Homosexual and 'passionate about Islam'

Britain's gay Muslims struggle with sexuality, religion, and discrimination

LONDON — "Oh my god, I'm a sinner," Ubaid said he once thought of himself.

"I kept praying and wishing I weren't gay, hoping it was a phase, and that if I kept praying I'd be saved," he said.

Ubaid, who asked that his last name not be used, was born in London to a close-knit and devoutly Muslim Pakistani family.

"I have always been passionate about Islam," the 30-year-old said, explaining how he struggled to resolve his religion with his sexuality.

Several years after deciding not to enter into a marriage arranged by his parents, he is now secretary of Imaan, the United Kingdom's only gay, lesbian, bisexual, transgender Muslim group.

Imaan's members feel like they are targets of both a wider society that discriminates against Muslims, and a Muslim community that sees homosexuality as a Western disease.

"Now we're dealing with Islamaphobia within the gay community, and Muslims who say gays can't be Muslims," Ubaid said.

Despite discrimination, Ubaid has found away to forge his own path and has reconciled his attraction to men with his love of Islam.

'Not acceptable'

Imaan, which means faith in Arabic, has around 300 members, most of whom have not told their families that they are gay.

While members vary in how rigidly they keep to Islamic practices like praying five times a day and eating halal food, Ubaid said Imaan is for people who believe that they can be gay and Muslim. If they were raised in a Muslim family but have renounced the religion, Imaan probably would not appeal to them.

The group was started in 1998 as a branch of the U.S. gay Muslim group, Al-Fatiha, after its American members visited London.
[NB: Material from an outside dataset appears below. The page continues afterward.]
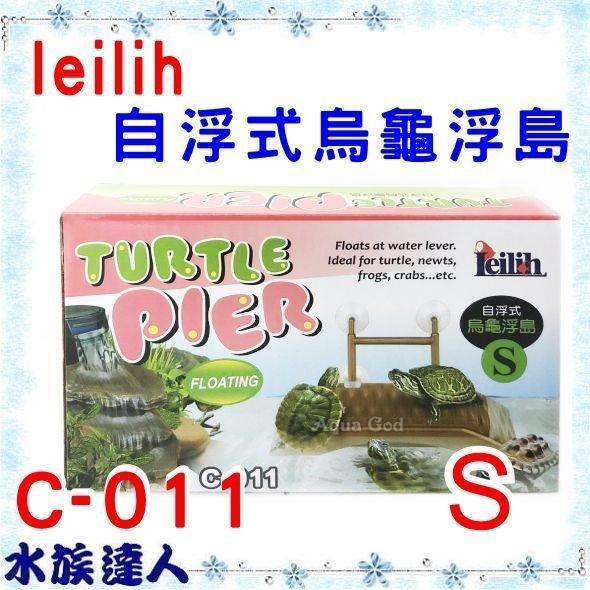 推薦【水族達人】鐳力Leilih《自浮式烏龜浮島S型C-011》烏龜島浮台曬台龜台烏龜蠑螈蟹烏龜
It serves as a support network, and is a meeting place for people to pray together and celebrate Islamic holidays.

Imaan hosts conferences that deal with such topics as culture, Islamaphobia, non-Muslim partners, HIV and Islam, relatives of gay Muslims, and trans-sexual Muslims. And some members take part in gay pride events.

On July 1, around 25 Imaan members rode atop a float in the EuroPride 06 parade in London. With banners reading "Gay Muslims unveiled" and flags of the United Kingdom and from across the Islamic world, they waved cheerfully at the crowd.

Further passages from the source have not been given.